» **Task brief**
Please answer three questions from the reading text on alcohol and liver fibrosis, one per line:
1. What eISSN does the text list?
2. How many subjects were in the study?
3. Above what FIB-4 value was liver fibrosis defined as advanced?

» **Reading text**
──────────────────────────────

Publication year - 2013
Publication title -
alcoholism: clinical and experimental research
Language(s) - English
Resource type - Journals
SCImago Journal Rank - 1.267
H-Index - 153
eISSN - 1530-0277
pISSN - 0145-6008
DOI - 10.1111/acer.12129
Subject(s) - medicine , coinfection , gastroenterology , hepatitis c , liver disease , odds ratio , hepatitis c virus , population , fibrosis , immunology , human immunodeficiency virus (hiv) , virus , environmental health
Background The effect of alcohol on liver disease in HIV infection has not been well characterized. Methods We performed a cross‐sectional multivariable analysis of the association between lifetime alcohol use and liver fibrosis in a longitudinal cohort of HIV ‐infected patients with alcohol problems. Liver fibrosis was estimated with 2 noninvasive indices, “ FIB ‐4,” which includes platelets, liver enzymes, and age; and aspartate aminotransferase/platelet ratio index (“ APRI ”), which includes platelets and liver enzymes. FIB ‐4 <1.45 and APRI <0.5 defined the absence of liver fibrosis. FIB ‐4 >3.25 and APRI >1.5 defined advanced liver fibrosis. The main independent variable was lifetime alcohol consumption (<150 kg, 150 to 600 kg, >600 kg). Results Subjects ( n = 308) were 73% men, mean age 43 years, 49% with hepatitis C virus ( HCV ) infection, 60% on antiretroviral therapy, 49% with an HIV RNA load <1,000 copies/ml, and 18.7% with a CD 4 count <200 cells/mm 3 . Forty‐five percent had lifetime alcohol consumption >600 kg, 32.7% 150 to 600 kg, and 22.3% <150 kg; 33% had current heavy alcohol use, and 69% had >9 years of heavy episodic drinking. Sixty‐one percent had absence of liver fibrosis and 10% had advanced liver fibrosis based on FIB ‐4. In logistic regression analyses, controlling for age, gender, HCV infection, and CD 4 count, no association was detected between lifetime alcohol consumption and the absence of liver fibrosis ( FIB ‐4 <1.45) (adjusted odds ratio [ AOR ] = 1.12 [95% CI : 0.25 to 2.52] for 150 to 600 kg vs. <150 kg; AOR = 1.11 [95% CI : 0.52 to 2.36] for >600 kg vs. <150 kg; global p = 0.95). Additionally, no association was detected between lifetime alcohol use and advanced liver fibrosis ( FIB ‐4 >3.25). Results were similar using APRI , and among those with and without HCV infection. Conclusions In this cohort of HIV ‐infected patients with alcohol problems, we found no significant association between lifetime alcohol consumption and the absence of liver fibrosis or the presence of advanced liver fibrosis, suggesting that alcohol may be less important than other known factors that promote liver fibrosis in this population.

──────────────────────────────

» **Excerpted records**
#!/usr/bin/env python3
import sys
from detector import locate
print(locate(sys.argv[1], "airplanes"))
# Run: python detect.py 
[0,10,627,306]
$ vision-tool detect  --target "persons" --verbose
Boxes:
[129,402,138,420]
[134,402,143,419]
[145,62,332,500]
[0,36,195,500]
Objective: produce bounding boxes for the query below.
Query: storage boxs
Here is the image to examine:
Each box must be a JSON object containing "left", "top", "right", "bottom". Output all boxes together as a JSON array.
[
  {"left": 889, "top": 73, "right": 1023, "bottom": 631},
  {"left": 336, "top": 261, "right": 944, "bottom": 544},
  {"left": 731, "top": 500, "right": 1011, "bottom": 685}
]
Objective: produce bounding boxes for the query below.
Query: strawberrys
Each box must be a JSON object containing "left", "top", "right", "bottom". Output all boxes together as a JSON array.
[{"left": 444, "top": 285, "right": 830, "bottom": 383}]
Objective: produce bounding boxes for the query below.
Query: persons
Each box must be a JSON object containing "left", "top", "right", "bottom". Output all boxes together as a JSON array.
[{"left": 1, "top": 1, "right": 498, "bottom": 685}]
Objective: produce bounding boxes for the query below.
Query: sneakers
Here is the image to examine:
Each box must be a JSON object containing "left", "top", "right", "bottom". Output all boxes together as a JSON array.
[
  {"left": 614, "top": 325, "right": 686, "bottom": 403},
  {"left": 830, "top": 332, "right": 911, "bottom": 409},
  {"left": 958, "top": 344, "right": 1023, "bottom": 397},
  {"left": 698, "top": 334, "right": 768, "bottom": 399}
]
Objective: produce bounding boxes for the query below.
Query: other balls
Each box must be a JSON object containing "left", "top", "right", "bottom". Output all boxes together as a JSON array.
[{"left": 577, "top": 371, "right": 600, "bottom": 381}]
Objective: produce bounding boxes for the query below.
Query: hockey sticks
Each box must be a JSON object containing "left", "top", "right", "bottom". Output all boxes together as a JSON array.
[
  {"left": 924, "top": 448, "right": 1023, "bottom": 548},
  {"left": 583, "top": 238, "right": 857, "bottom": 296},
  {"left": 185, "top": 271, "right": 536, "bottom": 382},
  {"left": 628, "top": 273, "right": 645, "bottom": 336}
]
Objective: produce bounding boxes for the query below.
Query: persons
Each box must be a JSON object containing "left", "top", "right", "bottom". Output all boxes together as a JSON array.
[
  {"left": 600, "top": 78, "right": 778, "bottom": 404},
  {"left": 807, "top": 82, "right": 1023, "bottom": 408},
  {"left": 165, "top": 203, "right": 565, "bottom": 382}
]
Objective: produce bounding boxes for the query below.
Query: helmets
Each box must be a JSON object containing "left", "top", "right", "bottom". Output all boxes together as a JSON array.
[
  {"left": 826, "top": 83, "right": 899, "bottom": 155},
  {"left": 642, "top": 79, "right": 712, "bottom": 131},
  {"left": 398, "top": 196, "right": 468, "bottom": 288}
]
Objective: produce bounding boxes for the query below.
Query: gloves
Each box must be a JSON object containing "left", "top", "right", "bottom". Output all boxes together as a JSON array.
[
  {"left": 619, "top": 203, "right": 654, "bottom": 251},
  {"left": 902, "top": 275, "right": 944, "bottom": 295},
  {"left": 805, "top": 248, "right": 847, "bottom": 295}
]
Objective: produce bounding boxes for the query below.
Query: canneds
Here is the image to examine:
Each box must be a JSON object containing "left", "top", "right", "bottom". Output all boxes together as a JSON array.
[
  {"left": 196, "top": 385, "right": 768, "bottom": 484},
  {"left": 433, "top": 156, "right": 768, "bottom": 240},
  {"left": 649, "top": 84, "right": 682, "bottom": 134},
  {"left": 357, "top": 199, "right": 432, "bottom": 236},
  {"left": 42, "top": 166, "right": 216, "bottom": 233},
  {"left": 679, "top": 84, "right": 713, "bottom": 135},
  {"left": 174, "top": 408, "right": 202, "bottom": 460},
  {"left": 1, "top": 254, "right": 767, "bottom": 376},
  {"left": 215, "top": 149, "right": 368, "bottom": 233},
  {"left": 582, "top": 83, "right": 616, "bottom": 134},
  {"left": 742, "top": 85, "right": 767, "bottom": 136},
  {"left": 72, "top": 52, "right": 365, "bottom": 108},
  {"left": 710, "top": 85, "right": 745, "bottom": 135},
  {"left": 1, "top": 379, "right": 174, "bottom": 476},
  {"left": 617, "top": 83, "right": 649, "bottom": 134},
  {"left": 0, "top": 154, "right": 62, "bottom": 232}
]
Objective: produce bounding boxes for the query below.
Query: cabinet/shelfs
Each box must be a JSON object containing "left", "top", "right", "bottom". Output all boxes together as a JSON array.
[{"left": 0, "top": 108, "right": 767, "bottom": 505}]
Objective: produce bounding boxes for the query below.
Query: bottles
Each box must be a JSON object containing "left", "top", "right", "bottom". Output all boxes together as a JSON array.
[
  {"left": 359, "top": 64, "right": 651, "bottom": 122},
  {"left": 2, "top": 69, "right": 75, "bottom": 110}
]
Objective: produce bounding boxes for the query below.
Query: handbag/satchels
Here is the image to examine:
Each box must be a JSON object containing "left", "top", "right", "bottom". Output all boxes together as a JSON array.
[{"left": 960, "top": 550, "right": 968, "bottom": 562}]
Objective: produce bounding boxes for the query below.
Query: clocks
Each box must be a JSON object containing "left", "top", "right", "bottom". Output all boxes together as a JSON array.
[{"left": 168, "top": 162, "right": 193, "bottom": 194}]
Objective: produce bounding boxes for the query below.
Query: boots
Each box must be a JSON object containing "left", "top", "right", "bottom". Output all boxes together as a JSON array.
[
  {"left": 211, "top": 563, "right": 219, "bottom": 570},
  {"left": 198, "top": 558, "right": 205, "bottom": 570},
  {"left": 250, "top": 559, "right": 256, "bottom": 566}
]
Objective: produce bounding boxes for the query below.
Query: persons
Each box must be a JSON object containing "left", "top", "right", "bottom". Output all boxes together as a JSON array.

──────────────────────────────

» **Solved exercise**
1. 1530-0277
2. 308
3. 3.25